> _What is required_
Please pull out every line of the listing below that contains the word "petal".

> _Material_

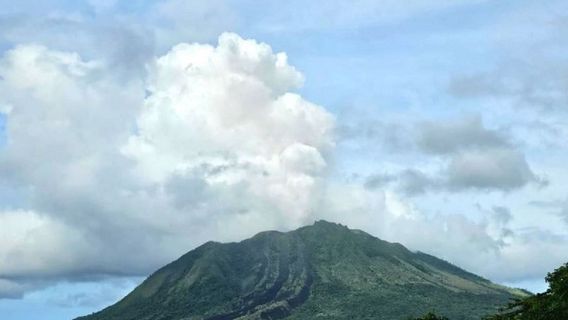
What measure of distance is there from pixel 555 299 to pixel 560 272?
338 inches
--
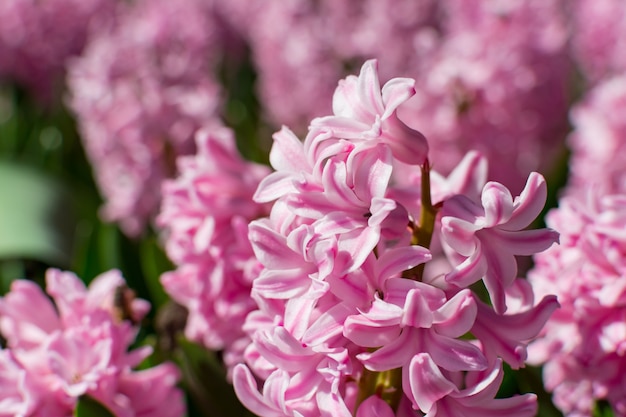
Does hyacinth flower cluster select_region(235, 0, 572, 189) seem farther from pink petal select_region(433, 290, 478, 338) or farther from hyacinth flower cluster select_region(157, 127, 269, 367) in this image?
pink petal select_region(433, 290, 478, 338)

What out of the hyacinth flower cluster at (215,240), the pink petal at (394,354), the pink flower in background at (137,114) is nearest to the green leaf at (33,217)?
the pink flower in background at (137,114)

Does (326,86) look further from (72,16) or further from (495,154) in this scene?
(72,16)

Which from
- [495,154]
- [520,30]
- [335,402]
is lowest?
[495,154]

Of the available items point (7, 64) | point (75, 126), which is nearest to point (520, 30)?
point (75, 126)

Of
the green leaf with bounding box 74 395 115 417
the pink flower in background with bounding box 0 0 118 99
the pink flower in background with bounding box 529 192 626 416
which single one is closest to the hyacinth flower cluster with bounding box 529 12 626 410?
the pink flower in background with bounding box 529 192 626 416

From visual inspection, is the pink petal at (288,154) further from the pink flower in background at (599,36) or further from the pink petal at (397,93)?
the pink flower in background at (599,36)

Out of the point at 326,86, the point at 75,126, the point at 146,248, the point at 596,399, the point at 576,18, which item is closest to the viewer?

> _Task result_
Does hyacinth flower cluster select_region(235, 0, 572, 189) seem farther from pink petal select_region(433, 290, 478, 338) or farther from hyacinth flower cluster select_region(157, 127, 269, 367) in this image?
pink petal select_region(433, 290, 478, 338)
What out of the hyacinth flower cluster at (215,240), the pink petal at (394,354), the pink flower in background at (137,114) is nearest to the green leaf at (33,217)?
From visual inspection, is the pink petal at (288,154) further from the pink flower in background at (599,36) or further from the pink petal at (397,93)?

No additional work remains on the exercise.